Westinghouse Electric’s troubles appear far from over.

But a new $21.25 million agreement may help those its failed nuclear project hurt most — low-income electricity ratepayers.

Westinghouse will pay $5 million in 30 days to the SC Low-Income Home Energy Assistance Program to help ratepayers injured by higher electricity rates due to the failure. Many of those ratepayers live in Lexington County.

A final payment of $16.25 million would be paid on or before July 1, 2022.

The giant nuclear contractor has survived the $10 billion failed reactor project here, bankruptcy court and the arrest of 2 of its executives on fraud charges.

SC Electric & Gas CEO Kevin Marsh and COO Stephen Byrne have pleaded guilty to criminal fraud charges and face prison time.

No one at taxpayer-owned Santee Cooper has been charged.

Acting US Attorney Rhett DeHart said Westinghouse is helping the investigation of criminal misconduct.

Under Westinghouse management, the SC E&Gas-Santee Cooper project was years behind schedule and millions of dollars over budget when it was abandoned.

DeHart said Westinghouse agreed to cooperate fully with the criminal investigation until the conclusion of all criminal prosecutions involving former Westinghouse officials.

Federal charges are pending against 2 former Westinghouse executives, project manager Carl Churchman and Senior Vice President Jeffrey Benjamin.
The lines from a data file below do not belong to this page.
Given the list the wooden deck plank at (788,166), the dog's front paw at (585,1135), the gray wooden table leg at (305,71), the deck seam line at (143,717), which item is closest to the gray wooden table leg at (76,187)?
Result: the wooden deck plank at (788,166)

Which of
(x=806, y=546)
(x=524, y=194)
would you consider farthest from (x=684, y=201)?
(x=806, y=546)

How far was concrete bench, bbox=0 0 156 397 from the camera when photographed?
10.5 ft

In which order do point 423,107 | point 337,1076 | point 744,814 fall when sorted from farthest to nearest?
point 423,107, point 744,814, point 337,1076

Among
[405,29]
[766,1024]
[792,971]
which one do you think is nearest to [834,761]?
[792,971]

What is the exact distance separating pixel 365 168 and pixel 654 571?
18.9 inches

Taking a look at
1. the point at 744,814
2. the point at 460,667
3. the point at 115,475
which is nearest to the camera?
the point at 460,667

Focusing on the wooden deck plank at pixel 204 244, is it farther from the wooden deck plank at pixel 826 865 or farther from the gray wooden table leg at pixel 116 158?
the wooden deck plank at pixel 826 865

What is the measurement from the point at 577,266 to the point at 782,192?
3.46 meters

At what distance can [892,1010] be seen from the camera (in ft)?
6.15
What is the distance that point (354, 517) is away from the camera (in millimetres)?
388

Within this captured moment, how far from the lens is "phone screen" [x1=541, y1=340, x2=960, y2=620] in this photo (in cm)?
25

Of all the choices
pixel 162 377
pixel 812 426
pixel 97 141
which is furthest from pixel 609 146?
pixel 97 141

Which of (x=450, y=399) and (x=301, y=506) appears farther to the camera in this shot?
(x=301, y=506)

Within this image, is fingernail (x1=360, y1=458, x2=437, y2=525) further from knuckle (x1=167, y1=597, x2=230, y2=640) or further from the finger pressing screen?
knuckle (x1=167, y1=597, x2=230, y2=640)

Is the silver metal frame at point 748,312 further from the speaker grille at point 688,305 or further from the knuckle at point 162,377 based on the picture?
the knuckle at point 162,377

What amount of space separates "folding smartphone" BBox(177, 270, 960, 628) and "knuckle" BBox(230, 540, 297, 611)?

Benjamin will be arraigned in federal court this week.

Westinghouse officials have:

• Given more than 3 million pages of documents, data and mail to federal investigators.

• Made employee witnesses available.

• Provided extensive debriefings on facts developed in its own internal investigation.

Westinghouse’s new owners, Brookfield Business Partners, has since removed, reassigned or re-trained senior management.

It has also elected new directors; restructured and retrained its financial managers,established global financial controls and an ethics code, elected an independent audit committee and established a corporate controller.

A new whistleblower program lets employees raise concerns without fear of retaliation.

Westinghouse and its former Japanese owners Toshiba has paid $2.168 billion related to the failed nuclear project.

That includes $1.032 billion to SCANA, $976 million to Santee Cooper and $160 million to pay contractor liens.